Que pouvons-nous conclure ? D’une part l’inanité du paradigme civilisationnel lui-même pour comprendre quoi que ce soit à l’époque contemporaine. De d’autre le sophisme des valeurs. Voyons plutôt ce deuxième point encore un peu.

Dire que nous préférons les choses que nous aimons à celles que nous détestons est une redondance ; dire que nous préférons nos valeurs (celles qui nous font préférer ces choses) à celles contraires l’est tout autant. Ainsi, dire que nous (il est clair, j’espère maintenant, que ce « nous » ne peut pas être la civilisation occidentale) préférons nos valeurs, celles de notre société, équivaut à dire que nous préférons ce que nous préférons. Il ne fallait pas se lever très tôt pour ça.

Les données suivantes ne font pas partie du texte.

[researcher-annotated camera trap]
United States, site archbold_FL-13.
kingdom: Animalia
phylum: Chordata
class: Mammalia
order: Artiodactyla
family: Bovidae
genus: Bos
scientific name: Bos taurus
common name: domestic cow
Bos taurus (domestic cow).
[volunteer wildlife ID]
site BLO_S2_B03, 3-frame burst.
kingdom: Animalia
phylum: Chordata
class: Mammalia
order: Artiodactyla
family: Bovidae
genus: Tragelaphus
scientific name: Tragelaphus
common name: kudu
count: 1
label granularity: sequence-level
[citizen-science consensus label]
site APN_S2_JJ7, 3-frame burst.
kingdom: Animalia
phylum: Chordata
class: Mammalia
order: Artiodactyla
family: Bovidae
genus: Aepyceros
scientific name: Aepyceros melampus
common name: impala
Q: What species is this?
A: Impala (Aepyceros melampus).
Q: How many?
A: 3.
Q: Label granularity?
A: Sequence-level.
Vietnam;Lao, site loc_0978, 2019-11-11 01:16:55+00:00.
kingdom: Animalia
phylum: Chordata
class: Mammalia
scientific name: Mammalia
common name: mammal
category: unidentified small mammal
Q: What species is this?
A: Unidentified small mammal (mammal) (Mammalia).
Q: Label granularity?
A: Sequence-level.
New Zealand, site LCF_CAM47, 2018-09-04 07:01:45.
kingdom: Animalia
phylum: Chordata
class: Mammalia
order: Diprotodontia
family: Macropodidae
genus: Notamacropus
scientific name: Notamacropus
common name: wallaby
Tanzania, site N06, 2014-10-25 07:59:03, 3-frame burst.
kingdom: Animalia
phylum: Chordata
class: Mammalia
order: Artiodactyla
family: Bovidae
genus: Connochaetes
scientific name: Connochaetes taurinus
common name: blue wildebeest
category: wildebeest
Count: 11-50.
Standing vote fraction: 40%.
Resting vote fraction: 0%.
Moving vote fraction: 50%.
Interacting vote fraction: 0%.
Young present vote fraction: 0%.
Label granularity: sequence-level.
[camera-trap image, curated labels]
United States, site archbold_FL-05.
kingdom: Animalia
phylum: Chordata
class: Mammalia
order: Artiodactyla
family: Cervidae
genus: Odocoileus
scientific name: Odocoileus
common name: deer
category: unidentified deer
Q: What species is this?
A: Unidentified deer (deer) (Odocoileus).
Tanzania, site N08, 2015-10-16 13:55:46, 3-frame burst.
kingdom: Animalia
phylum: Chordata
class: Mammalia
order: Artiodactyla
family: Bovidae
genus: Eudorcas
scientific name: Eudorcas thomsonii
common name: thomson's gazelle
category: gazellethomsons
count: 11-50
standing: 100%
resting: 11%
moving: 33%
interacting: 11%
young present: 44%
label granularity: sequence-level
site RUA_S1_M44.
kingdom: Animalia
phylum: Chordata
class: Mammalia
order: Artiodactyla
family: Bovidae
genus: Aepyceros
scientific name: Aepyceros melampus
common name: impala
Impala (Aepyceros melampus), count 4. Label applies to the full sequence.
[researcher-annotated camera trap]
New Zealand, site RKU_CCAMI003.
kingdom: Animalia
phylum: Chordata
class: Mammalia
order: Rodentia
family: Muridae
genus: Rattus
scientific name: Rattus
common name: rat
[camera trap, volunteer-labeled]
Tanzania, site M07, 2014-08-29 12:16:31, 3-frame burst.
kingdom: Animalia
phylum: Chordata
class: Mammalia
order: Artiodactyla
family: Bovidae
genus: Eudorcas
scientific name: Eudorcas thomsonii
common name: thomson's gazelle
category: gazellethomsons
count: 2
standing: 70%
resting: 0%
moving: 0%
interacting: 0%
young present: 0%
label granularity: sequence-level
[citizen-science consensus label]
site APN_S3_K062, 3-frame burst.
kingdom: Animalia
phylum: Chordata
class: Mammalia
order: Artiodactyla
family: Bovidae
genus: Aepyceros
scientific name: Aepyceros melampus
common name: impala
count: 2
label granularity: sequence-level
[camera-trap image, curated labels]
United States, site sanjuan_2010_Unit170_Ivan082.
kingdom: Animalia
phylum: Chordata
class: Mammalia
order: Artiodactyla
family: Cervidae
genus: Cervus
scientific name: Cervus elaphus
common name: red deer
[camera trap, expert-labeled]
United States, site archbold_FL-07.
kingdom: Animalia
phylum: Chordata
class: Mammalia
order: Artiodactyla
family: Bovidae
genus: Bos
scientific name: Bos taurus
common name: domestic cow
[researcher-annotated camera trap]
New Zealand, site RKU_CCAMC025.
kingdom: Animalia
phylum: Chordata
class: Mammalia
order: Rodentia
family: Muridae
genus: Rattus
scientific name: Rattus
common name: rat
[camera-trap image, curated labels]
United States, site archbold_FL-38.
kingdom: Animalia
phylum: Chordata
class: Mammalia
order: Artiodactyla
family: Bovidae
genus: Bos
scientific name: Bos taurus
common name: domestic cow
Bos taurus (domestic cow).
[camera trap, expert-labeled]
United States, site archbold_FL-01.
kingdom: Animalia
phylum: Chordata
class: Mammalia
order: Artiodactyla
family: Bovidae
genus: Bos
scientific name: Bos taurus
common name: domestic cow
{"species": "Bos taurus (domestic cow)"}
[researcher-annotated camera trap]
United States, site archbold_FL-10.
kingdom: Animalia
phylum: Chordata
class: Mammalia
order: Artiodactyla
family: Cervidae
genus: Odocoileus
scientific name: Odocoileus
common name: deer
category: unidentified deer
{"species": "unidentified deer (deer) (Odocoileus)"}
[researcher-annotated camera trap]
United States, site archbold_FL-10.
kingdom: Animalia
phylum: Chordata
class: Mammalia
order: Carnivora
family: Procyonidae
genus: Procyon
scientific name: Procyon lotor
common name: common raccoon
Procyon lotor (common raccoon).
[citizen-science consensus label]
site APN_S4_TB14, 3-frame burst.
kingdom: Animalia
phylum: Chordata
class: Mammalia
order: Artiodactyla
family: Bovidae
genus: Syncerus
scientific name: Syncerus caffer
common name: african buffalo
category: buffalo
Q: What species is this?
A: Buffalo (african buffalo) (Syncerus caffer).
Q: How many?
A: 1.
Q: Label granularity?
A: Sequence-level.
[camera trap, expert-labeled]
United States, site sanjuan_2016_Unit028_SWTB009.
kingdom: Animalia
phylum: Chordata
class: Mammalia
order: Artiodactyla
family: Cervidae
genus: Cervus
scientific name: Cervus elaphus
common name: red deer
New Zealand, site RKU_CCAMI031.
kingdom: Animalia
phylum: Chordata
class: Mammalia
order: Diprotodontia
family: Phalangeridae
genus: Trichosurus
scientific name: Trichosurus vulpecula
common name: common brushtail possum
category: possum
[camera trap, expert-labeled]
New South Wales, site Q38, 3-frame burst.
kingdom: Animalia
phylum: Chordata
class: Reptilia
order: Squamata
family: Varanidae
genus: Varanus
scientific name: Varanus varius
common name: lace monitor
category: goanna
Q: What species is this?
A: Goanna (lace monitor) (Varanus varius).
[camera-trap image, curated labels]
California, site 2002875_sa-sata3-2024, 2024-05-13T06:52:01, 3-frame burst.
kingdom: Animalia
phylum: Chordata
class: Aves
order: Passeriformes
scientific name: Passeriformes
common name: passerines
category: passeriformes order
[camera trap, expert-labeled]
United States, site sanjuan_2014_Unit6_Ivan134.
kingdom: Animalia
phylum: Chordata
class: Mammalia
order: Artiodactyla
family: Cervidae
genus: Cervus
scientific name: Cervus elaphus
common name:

Mais peut-on juger finalement les autres systèmes de valeurs ? Il est entendu que nous ne pouvons juger que d’après nos valeurs. Dans ce cas, dire que nous n’aimons pas les choix (et les valeurs qui les animent) de ceux qui ne choisissent pas comme nous, ne sort pas du tout de la tautologie (nous n’aimons pas ce que nous n’aimons pas). La seule possibilité d’y échapper est de dire que les valeurs selon lesquelles nous jugeons les autres systèmes de valeurs sont universelles. Bingo, cette fois on a trouvé ! Cela fait longtemps que l’Occident se gausse de cette trouvaille. Mais qui affirme que nos valeurs sont universelles ? Coucou, c’est encore nous ! Quelle belle affaire…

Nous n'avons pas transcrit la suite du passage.